Les 19 et 20 février 2022, 247 personnes secourues par l’Ocean Viking, dont cette jeune femme et son bébé de cinq mois, débarquaient enfin en lieu sûr dans le port de Pozzallo, après une semaine d’attente en mer par mauvais temps.  Pour les jeunes enfants, les femmes qui allaitent et certaines personnes plus vulnérables, ces attentes sont particulièrement difficiles en raison de la déshydratation qui peut survenir à cause des nausées liées au mal de mer.  Voir le récapitulatif de cette mission.  Photo : Giannis Skenderoglou / SOS MEDITERRANEE

 

AVERTISSEMENT : contenu très sensible. Cet article contient la description de violences sexuelles et physiques susceptibles de heurter la sensibilité de certaines personnes.

 

« Tout individu a droit à la vie, à la liberté et à la sûreté de sa personne. (…) Nul ne sera tenu en esclavage ni en servitude. Nul ne sera soumis à la torture, ni à des peines ou traitements cruels, inhumains ou dégradants. » Les premiers articles de la Déclaration universelle des droits de l’Homme semblent énumérer les multiples violations dont sont victimes les femmes qui ont témoigné de leur parcours migratoire lors de leur séjour à bord de l’Aquarius puis de l’Ocean Viking. Pourtant, malgré les violences subies, malgré la traversée de tous les dangers en mer, celles qui survivent font preuve d’une volonté qui force l’admiration.

 

« La moitié des migrants sont des migrantes »

« Il faut restituer la part des femmes dans les migrations parce qu’on l’oublie parfois, mais (…) dans le monde : la moitié des migrants sont des migrantes. Y compris sur ces routes particulièrement périlleuses que sont les routes maritimes, elles représentent entre un cinquième et un sixième des arrivées… » explique Camille Schmoll, directrice d’études de l’Ecole des hautes études en sciences sociales (EHESS).

« La mortalité des femmes en migration est bien plus élevée que celle des hommes. On manque d’information pour chiffrer cette situation mais on sait que du fait de la vulnérabilité liée au genre – lorsqu’on arrive à retrouver les corps et à connaître le sexe des victimes – on constate que les femmes ont beaucoup plus de chances de périr en mer ou dans le désert que les hommes. » Nul ne sait pourtant combien de femmes comptent parmi les 23 000 morts en Méditerranée attestées par l’Organisation internationale pour les migrations depuis 2014 [1] – sans compter toutes les personnes disparues sans témoins.
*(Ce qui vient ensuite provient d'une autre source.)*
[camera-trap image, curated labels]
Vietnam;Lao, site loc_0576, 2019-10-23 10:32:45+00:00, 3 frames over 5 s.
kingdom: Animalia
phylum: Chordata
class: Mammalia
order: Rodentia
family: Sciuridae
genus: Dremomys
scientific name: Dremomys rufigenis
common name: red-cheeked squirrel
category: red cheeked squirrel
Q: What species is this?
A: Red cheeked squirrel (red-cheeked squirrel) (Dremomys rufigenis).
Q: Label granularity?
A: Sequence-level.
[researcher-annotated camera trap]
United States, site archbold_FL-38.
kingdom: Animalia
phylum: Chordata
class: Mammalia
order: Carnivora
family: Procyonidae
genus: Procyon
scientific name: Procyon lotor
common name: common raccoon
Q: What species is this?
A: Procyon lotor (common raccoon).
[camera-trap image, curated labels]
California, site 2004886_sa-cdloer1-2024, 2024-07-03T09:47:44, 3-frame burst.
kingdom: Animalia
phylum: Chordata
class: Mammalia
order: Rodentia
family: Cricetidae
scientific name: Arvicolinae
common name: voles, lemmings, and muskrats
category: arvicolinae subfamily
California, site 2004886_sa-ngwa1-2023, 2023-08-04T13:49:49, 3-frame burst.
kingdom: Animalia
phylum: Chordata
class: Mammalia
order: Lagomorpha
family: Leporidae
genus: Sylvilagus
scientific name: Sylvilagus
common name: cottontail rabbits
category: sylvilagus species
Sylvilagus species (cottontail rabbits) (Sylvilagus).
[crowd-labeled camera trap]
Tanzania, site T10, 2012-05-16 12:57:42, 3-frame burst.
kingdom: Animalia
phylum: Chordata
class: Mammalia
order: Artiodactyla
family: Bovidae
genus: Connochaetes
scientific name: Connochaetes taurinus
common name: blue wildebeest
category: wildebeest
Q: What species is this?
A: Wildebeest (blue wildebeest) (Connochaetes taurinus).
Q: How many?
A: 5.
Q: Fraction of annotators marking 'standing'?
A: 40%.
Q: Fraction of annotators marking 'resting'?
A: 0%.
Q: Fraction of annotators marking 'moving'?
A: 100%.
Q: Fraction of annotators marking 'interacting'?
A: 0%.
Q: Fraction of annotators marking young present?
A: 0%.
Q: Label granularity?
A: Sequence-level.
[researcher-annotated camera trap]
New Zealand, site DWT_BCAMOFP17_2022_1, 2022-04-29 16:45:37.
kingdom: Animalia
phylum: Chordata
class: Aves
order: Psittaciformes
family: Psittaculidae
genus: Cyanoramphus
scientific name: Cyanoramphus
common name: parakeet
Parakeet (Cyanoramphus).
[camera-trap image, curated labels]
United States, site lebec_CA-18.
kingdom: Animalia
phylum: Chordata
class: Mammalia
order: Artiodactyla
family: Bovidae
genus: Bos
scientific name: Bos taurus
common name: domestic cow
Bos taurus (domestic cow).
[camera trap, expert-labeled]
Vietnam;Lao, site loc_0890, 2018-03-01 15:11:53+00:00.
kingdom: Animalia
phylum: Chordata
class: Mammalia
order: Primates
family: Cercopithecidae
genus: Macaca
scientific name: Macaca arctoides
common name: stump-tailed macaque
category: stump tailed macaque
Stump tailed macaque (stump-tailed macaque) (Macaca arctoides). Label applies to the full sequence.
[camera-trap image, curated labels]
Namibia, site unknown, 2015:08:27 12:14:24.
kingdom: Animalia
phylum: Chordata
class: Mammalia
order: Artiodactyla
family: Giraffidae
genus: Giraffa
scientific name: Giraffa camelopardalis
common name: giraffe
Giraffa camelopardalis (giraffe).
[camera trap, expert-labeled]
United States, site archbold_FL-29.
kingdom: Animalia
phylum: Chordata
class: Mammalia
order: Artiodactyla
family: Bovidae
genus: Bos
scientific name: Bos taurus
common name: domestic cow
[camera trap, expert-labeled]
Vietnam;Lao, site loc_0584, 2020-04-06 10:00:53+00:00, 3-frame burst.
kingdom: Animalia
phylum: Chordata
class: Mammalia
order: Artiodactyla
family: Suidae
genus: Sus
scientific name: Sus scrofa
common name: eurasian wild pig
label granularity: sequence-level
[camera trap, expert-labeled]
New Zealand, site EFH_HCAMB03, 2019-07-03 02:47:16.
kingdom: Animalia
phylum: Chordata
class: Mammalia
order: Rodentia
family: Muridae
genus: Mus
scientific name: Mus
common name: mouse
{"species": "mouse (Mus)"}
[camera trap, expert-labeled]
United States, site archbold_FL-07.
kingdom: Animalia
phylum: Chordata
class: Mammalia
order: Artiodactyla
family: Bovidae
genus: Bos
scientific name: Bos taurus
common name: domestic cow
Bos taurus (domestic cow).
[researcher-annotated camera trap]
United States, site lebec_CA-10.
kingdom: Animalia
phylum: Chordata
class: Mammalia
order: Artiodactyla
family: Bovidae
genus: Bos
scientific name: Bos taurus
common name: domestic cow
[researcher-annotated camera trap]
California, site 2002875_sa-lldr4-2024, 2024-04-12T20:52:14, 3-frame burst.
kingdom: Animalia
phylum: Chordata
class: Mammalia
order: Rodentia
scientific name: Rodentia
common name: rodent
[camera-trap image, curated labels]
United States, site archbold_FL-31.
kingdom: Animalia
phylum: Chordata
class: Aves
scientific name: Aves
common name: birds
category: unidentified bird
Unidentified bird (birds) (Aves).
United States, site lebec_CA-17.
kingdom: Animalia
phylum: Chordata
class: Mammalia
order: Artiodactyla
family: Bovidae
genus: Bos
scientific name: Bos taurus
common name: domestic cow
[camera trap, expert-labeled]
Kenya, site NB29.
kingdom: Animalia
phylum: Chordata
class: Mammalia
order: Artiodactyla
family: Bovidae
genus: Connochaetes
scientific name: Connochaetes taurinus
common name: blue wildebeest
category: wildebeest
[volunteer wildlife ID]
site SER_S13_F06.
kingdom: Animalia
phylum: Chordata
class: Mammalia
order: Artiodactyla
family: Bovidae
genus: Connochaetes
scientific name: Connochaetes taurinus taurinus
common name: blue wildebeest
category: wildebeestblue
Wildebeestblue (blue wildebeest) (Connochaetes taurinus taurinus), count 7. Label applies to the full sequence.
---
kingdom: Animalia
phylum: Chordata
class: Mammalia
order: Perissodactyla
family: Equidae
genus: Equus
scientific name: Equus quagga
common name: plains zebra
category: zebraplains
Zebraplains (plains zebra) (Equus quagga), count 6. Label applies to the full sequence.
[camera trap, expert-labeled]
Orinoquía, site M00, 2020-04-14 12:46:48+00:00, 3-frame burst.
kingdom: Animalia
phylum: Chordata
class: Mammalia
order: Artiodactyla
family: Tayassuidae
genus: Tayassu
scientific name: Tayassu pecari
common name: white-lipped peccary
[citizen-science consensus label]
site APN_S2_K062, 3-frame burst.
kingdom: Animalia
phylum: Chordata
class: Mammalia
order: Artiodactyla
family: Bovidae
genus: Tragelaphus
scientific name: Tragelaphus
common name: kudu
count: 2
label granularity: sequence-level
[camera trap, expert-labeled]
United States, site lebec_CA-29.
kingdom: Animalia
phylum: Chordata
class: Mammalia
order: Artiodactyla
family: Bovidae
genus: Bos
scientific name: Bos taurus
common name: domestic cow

Photo : Fabian Mondl / SOS MEDITERRANEE

 

Invisibilisées durant leur parcours migratoire, elles le sont davantage encore en mer. Pendant la traversée sur les embarcations pneumatiques, les femmes et les enfants sont souvent placé.e.s au milieu du bateau car les hommes pensent ainsi les protéger de l’exposition directe aux vagues et à la houle. Mais cet emplacement les expose davantage à l’écrasement, à la suffocation ou à des brûlures sévères causées par le mélange d’eau de mer et de carburant, extrêmement corrosif pour la peau.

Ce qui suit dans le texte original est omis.